(Beginning of EXCERPTED RECORDS)
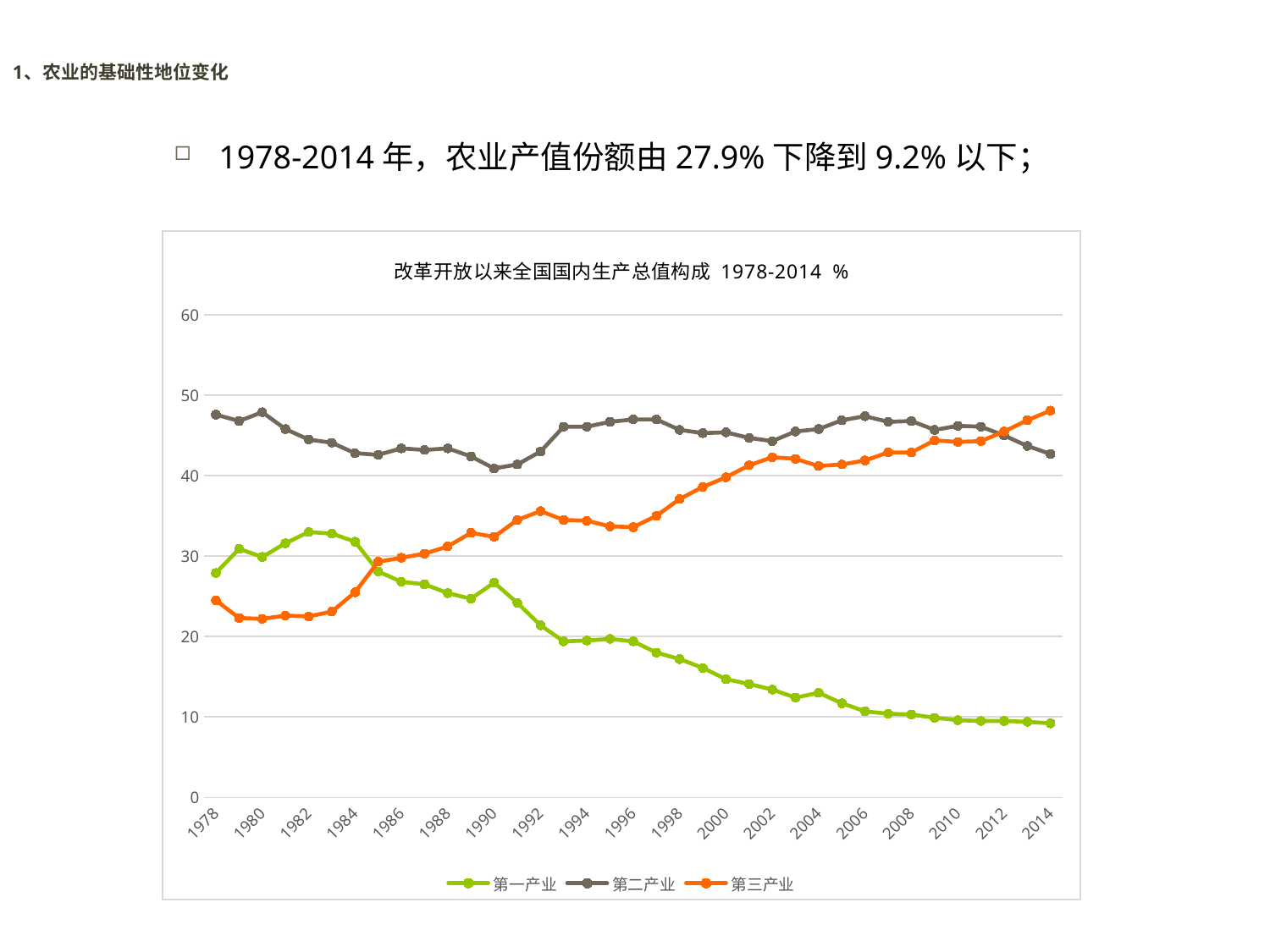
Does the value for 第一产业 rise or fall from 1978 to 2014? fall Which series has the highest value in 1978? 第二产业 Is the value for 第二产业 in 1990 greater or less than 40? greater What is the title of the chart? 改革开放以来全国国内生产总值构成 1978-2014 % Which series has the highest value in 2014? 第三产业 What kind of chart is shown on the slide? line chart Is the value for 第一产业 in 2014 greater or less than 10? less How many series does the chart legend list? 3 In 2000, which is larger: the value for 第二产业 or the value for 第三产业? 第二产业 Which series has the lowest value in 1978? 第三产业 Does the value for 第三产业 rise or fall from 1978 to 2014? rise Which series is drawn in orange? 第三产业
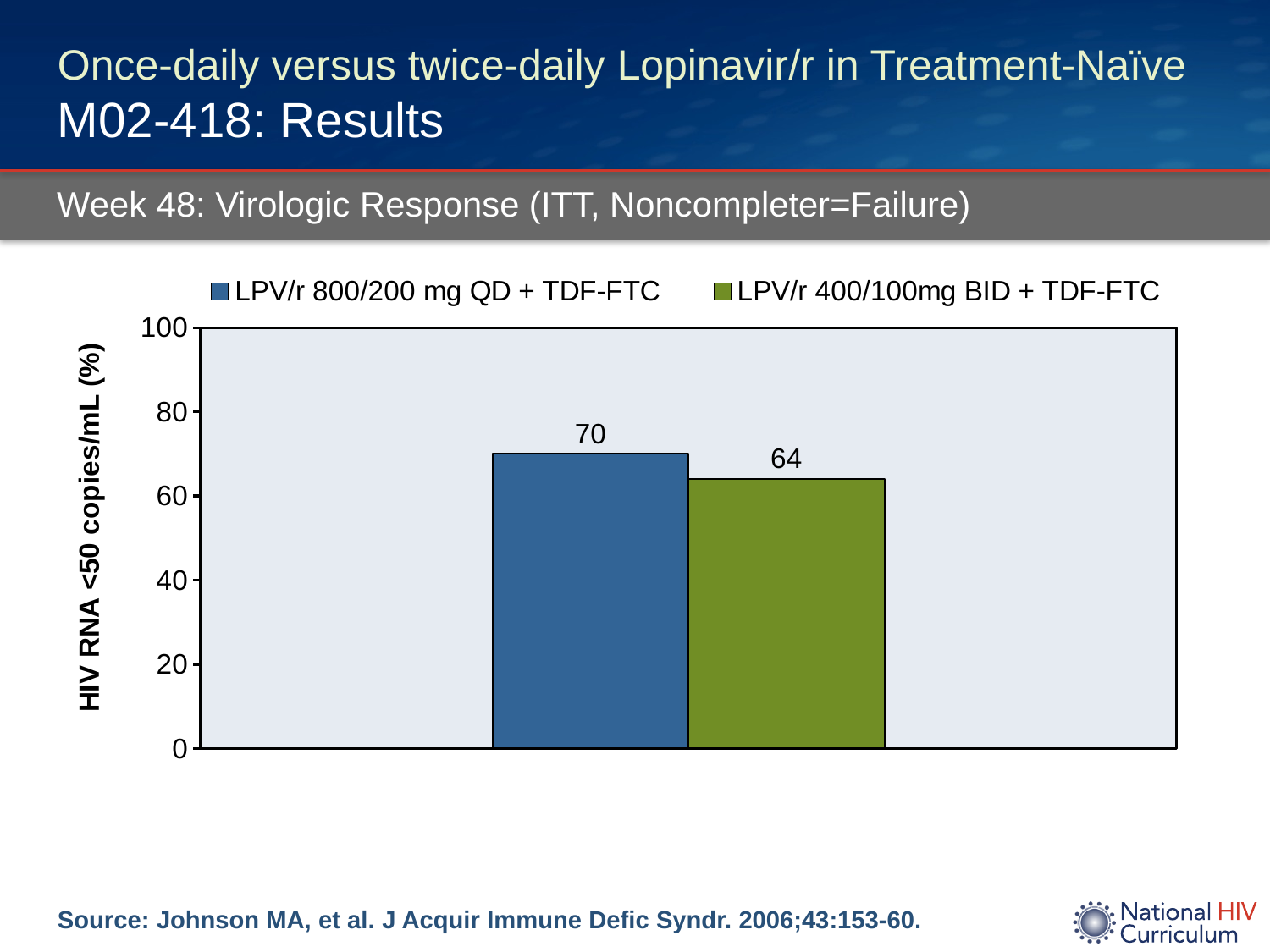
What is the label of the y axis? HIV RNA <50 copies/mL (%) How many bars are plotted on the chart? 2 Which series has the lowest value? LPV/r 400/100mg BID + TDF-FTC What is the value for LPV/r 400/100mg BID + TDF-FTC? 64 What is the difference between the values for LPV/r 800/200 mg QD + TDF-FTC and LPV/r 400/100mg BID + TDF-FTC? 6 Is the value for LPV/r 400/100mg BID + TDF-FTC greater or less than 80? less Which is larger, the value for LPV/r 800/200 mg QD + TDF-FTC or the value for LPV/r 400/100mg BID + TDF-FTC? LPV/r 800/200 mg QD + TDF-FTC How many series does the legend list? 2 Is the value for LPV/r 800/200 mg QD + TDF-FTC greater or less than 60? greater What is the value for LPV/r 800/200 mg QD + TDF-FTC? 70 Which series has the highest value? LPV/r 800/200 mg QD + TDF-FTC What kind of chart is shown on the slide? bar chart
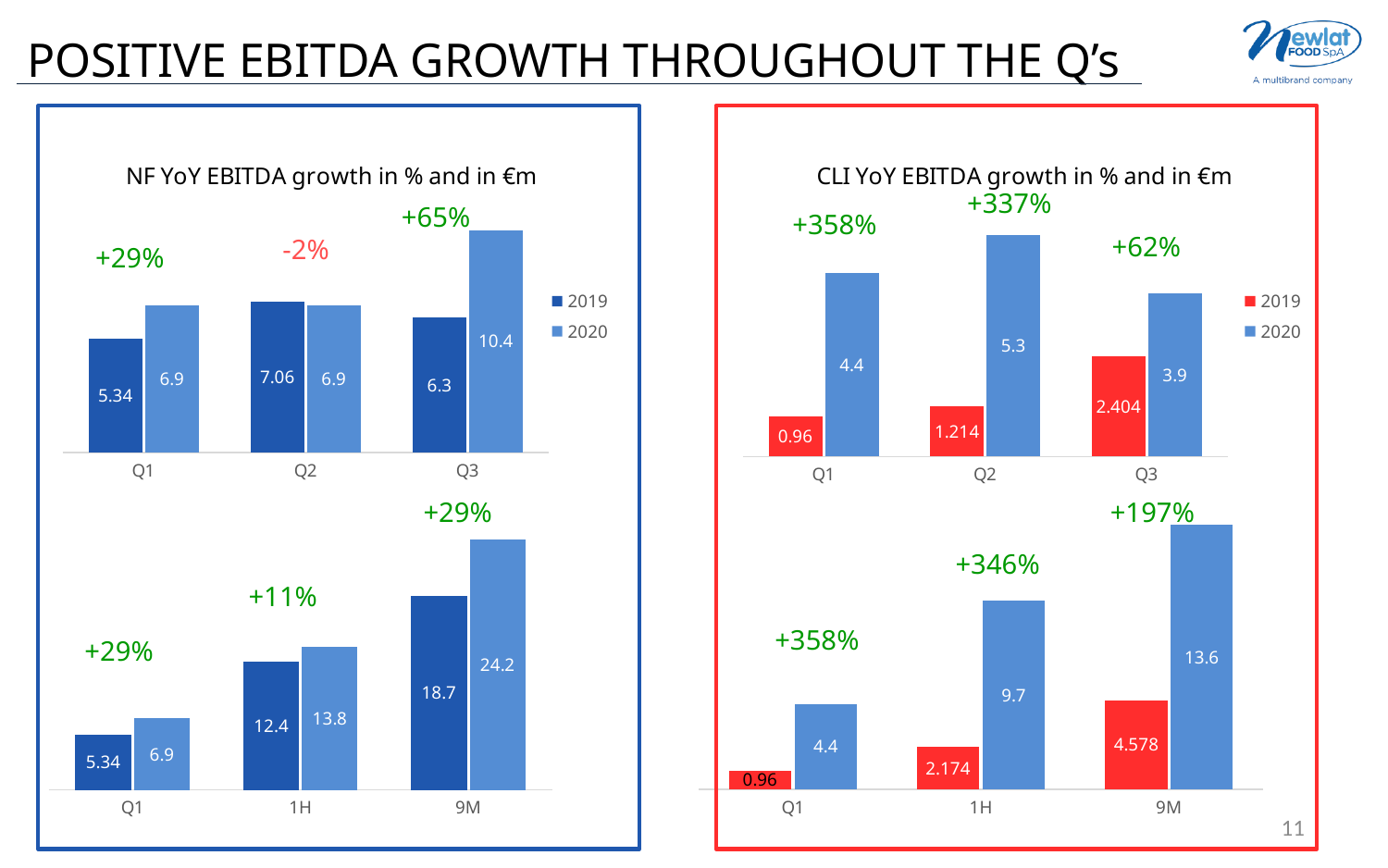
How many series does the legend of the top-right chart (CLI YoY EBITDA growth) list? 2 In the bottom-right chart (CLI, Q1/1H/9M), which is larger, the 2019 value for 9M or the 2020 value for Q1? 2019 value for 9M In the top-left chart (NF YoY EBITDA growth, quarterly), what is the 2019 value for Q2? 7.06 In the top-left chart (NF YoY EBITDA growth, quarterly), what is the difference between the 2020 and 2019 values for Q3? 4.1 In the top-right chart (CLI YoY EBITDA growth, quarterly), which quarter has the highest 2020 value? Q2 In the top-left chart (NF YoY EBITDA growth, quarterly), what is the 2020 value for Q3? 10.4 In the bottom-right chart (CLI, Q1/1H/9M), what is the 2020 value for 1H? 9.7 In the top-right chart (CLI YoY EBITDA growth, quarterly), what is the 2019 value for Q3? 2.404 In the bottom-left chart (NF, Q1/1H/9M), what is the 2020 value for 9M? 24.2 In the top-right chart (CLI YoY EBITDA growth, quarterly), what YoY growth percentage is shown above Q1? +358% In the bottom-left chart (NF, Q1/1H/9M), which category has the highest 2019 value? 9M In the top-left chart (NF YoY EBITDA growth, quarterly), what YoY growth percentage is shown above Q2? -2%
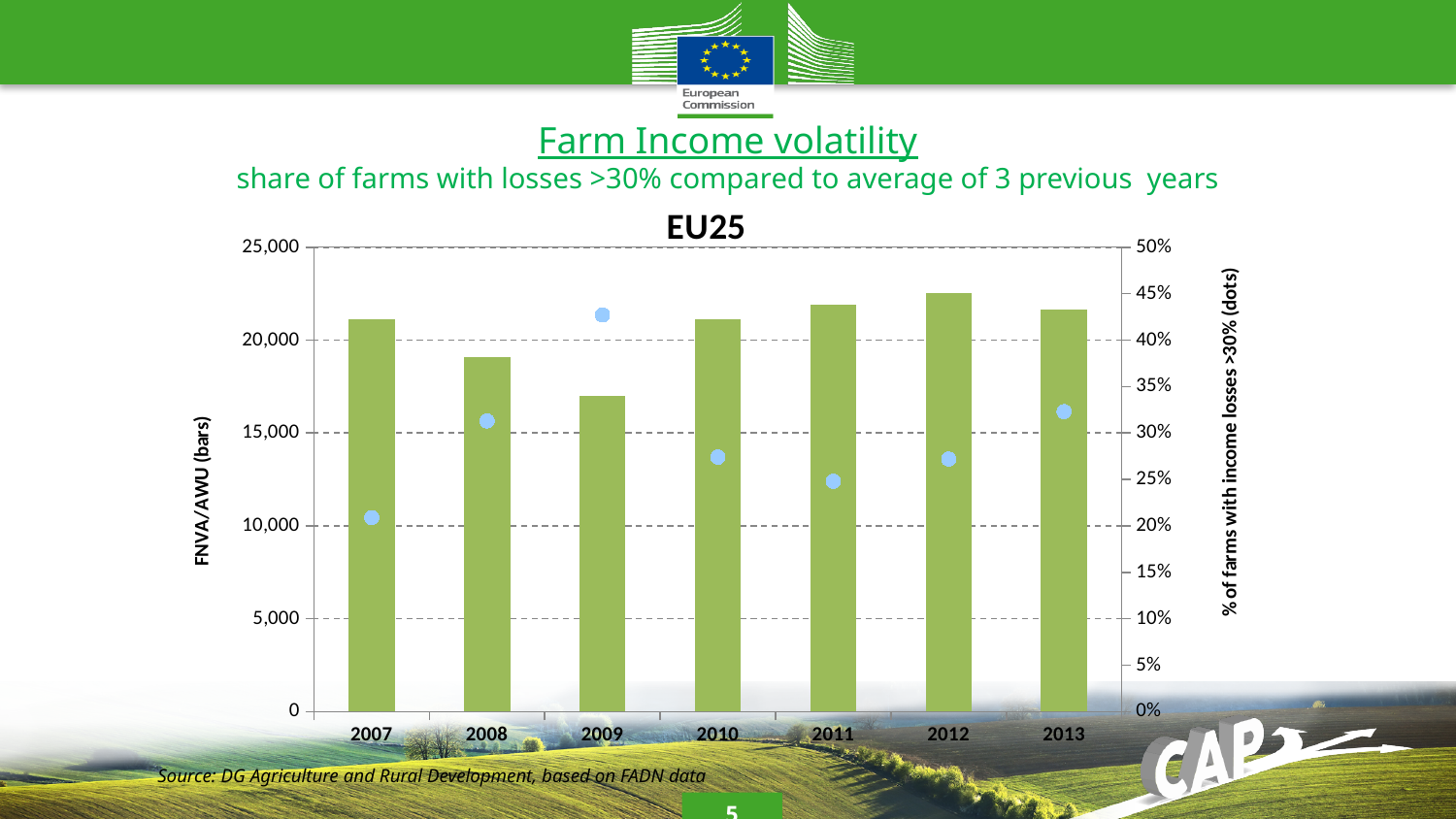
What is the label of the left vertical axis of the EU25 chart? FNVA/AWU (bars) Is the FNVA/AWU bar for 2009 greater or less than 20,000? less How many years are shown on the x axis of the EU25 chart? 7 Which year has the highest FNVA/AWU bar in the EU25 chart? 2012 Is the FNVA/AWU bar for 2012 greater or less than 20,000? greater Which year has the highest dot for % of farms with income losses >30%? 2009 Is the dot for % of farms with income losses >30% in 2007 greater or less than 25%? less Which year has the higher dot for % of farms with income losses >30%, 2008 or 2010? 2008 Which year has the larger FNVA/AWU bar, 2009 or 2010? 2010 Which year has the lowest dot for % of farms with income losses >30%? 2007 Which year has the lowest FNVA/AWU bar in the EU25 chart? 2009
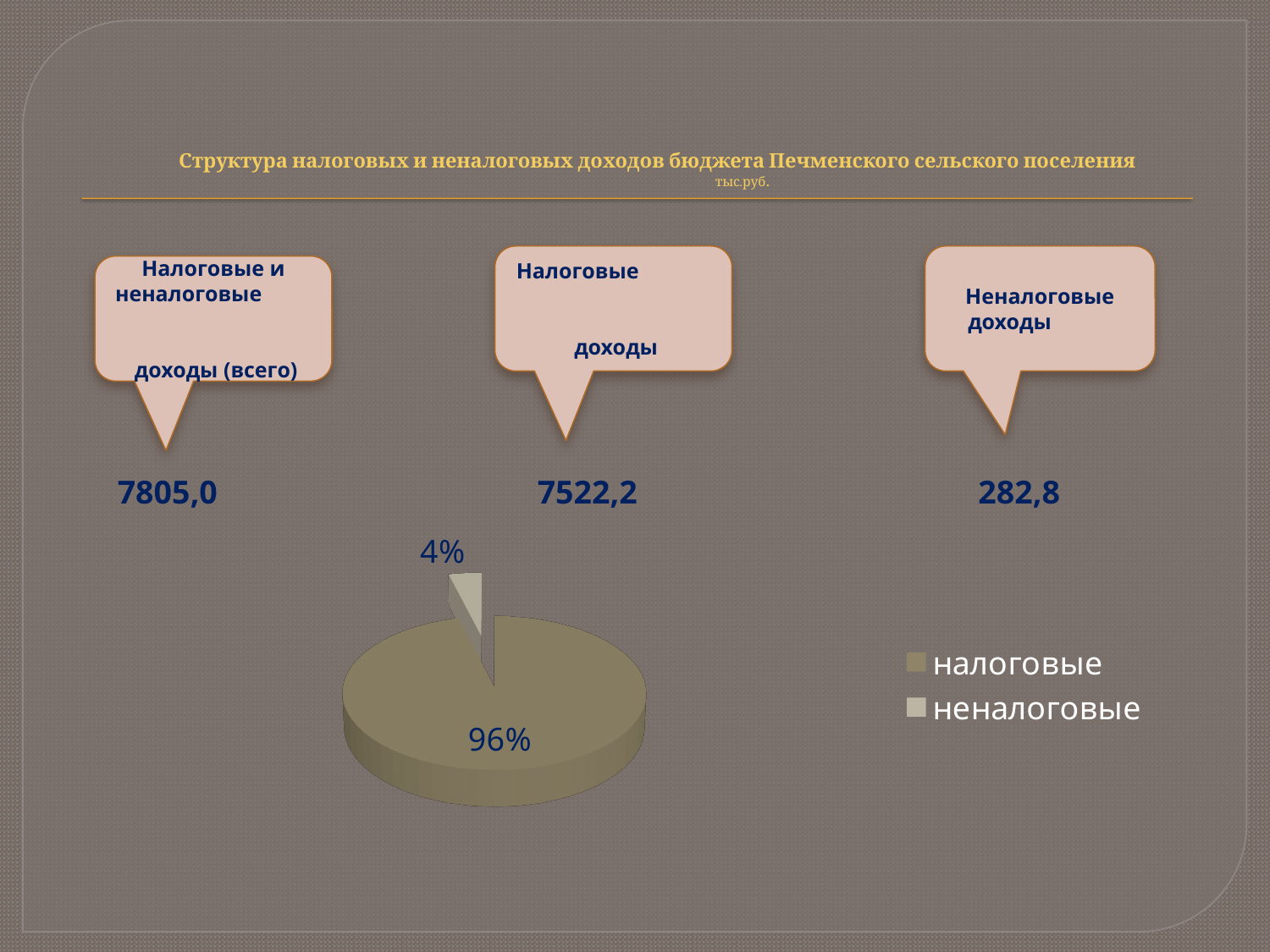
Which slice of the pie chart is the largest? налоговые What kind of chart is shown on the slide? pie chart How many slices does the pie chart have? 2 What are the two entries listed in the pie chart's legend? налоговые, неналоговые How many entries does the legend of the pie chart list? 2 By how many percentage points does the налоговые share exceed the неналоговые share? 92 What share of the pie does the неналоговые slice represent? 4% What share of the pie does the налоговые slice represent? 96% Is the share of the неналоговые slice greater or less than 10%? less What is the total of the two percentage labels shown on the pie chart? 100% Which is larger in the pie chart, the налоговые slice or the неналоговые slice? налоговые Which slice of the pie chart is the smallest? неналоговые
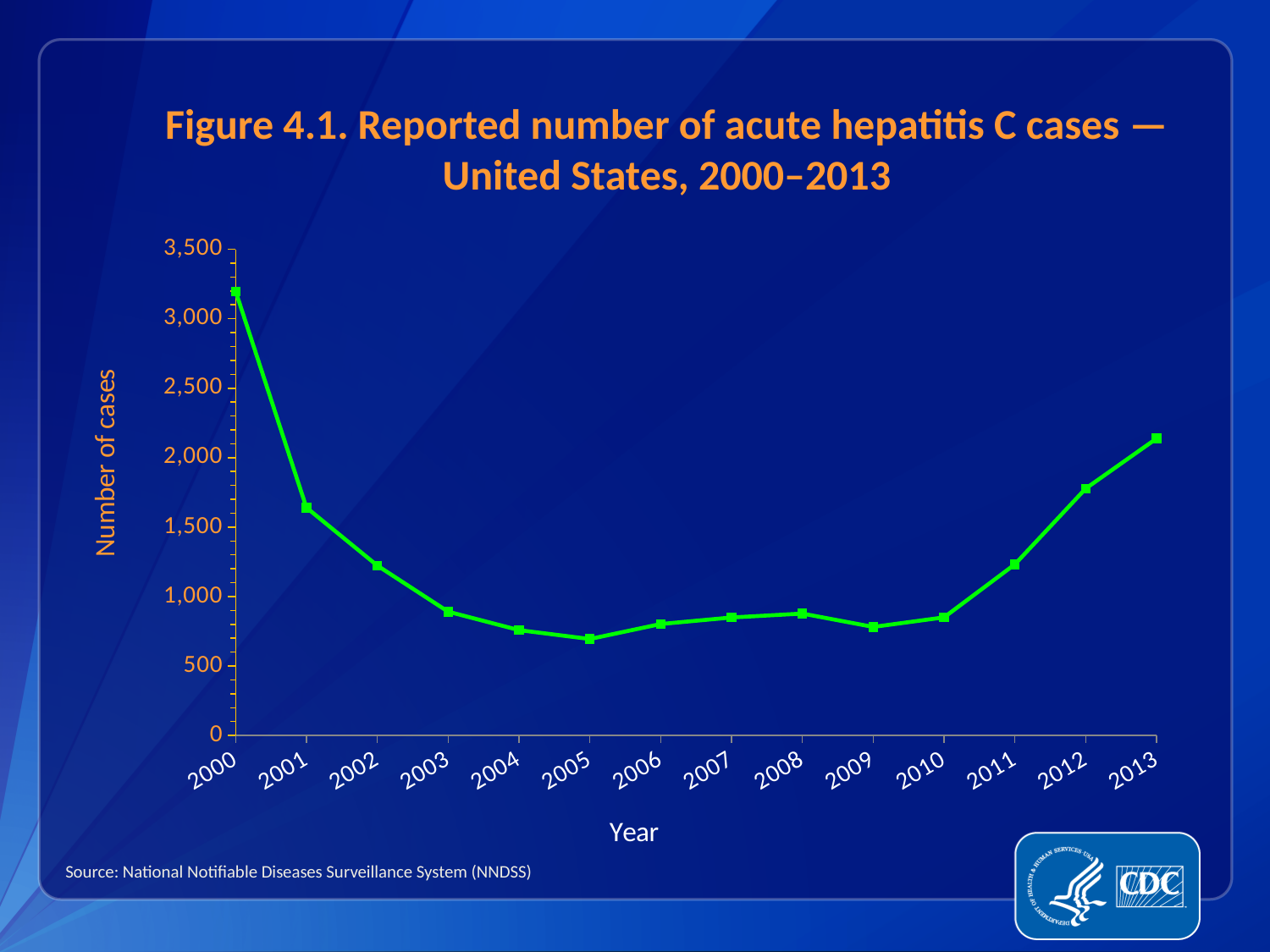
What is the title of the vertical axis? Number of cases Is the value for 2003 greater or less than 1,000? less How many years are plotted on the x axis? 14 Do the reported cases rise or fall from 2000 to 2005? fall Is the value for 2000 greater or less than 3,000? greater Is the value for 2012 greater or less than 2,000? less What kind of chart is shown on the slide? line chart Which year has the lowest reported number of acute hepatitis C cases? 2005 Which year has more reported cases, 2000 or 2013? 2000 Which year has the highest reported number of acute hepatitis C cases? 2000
(End of EXCERPTED RECORDS)
# WHAT YOU SHOULD DO:
Rewrite all the entries above, changing every "the x axis" to "the horizontal axis" and keeping everything else the same. Leave the pictures out.

# SOLUTION:
Does the value for 第一产业 rise or fall from 1978 to 2014? fall Which series has the highest value in 1978? 第二产业 Is the value for 第二产业 in 1990 greater or less than 40? greater What is the title of the chart? 改革开放以来全国国内生产总值构成 1978-2014 % Which series has the highest value in 2014? 第三产业 What kind of chart is shown on the slide? line chart Is the value for 第一产业 in 2014 greater or less than 10? less How many series does the chart legend list? 3 In 2000, which is larger: the value for 第二产业 or the value for 第三产业? 第二产业 Which series has the lowest value in 1978? 第三产业 Does the value for 第三产业 rise or fall from 1978 to 2014? rise Which series is drawn in orange? 第三产业
What is the label of the y axis? HIV RNA <50 copies/mL (%) How many bars are plotted on the chart? 2 Which series has the lowest value? LPV/r 400/100mg BID + TDF-FTC What is the value for LPV/r 400/100mg BID + TDF-FTC? 64 What is the difference between the values for LPV/r 800/200 mg QD + TDF-FTC and LPV/r 400/100mg BID + TDF-FTC? 6 Is the value for LPV/r 400/100mg BID + TDF-FTC greater or less than 80? less Which is larger, the value for LPV/r 800/200 mg QD + TDF-FTC or the value for LPV/r 400/100mg BID + TDF-FTC? LPV/r 800/200 mg QD + TDF-FTC How many series does the legend list? 2 Is the value for LPV/r 800/200 mg QD + TDF-FTC greater or less than 60? greater What is the value for LPV/r 800/200 mg QD + TDF-FTC? 70 Which series has the highest value? LPV/r 800/200 mg QD + TDF-FTC What kind of chart is shown on the slide? bar chart
How many series does the legend of the top-right chart (CLI YoY EBITDA growth) list? 2 In the bottom-right chart (CLI, Q1/1H/9M), which is larger, the 2019 value for 9M or the 2020 value for Q1? 2019 value for 9M In the top-left chart (NF YoY EBITDA growth, quarterly), what is the 2019 value for Q2? 7.06 In the top-left chart (NF YoY EBITDA growth, quarterly), what is the difference between the 2020 and 2019 values for Q3? 4.1 In the top-right chart (CLI YoY EBITDA growth, quarterly), which quarter has the highest 2020 value? Q2 In the top-left chart (NF YoY EBITDA growth, quarterly), what is the 2020 value for Q3? 10.4 In the bottom-right chart (CLI, Q1/1H/9M), what is the 2020 value for 1H? 9.7 In the top-right chart (CLI YoY EBITDA growth, quarterly), what is the 2019 value for Q3? 2.404 In the bottom-left chart (NF, Q1/1H/9M), what is the 2020 value for 9M? 24.2 In the top-right chart (CLI YoY EBITDA growth, quarterly), what YoY growth percentage is shown above Q1? +358% In the bottom-left chart (NF, Q1/1H/9M), which category has the highest 2019 value? 9M In the top-left chart (NF YoY EBITDA growth, quarterly), what YoY growth percentage is shown above Q2? -2%
What is the label of the left vertical axis of the EU25 chart? FNVA/AWU (bars) Is the FNVA/AWU bar for 2009 greater or less than 20,000? less How many years are shown on the horizontal axis of the EU25 chart? 7 Which year has the highest FNVA/AWU bar in the EU25 chart? 2012 Is the FNVA/AWU bar for 2012 greater or less than 20,000? greater Which year has the highest dot for % of farms with income losses >30%? 2009 Is the dot for % of farms with income losses >30% in 2007 greater or less than 25%? less Which year has the higher dot for % of farms with income losses >30%, 2008 or 2010? 2008 Which year has the larger FNVA/AWU bar, 2009 or 2010? 2010 Which year has the lowest dot for % of farms with income losses >30%? 2007 Which year has the lowest FNVA/AWU bar in the EU25 chart? 2009
Which slice of the pie chart is the largest? налоговые What kind of chart is shown on the slide? pie chart How many slices does the pie chart have? 2 What are the two entries listed in the pie chart's legend? налоговые, неналоговые How many entries does the legend of the pie chart list? 2 By how many percentage points does the налоговые share exceed the неналоговые share? 92 What share of the pie does the неналоговые slice represent? 4% What share of the pie does the налоговые slice represent? 96% Is the share of the неналоговые slice greater or less than 10%? less What is the total of the two percentage labels shown on the pie chart? 100% Which is larger in the pie chart, the налоговые slice or the неналоговые slice? налоговые Which slice of the pie chart is the smallest? неналоговые
What is the title of the vertical axis? Number of cases Is the value for 2003 greater or less than 1,000? less How many years are plotted on the horizontal axis? 14 Do the reported cases rise or fall from 2000 to 2005? fall Is the value for 2000 greater or less than 3,000? greater Is the value for 2012 greater or less than 2,000? less What kind of chart is shown on the slide? line chart Which year has the lowest reported number of acute hepatitis C cases? 2005 Which year has more reported cases, 2000 or 2013? 2000 Which year has the highest reported number of acute hepatitis C cases? 2000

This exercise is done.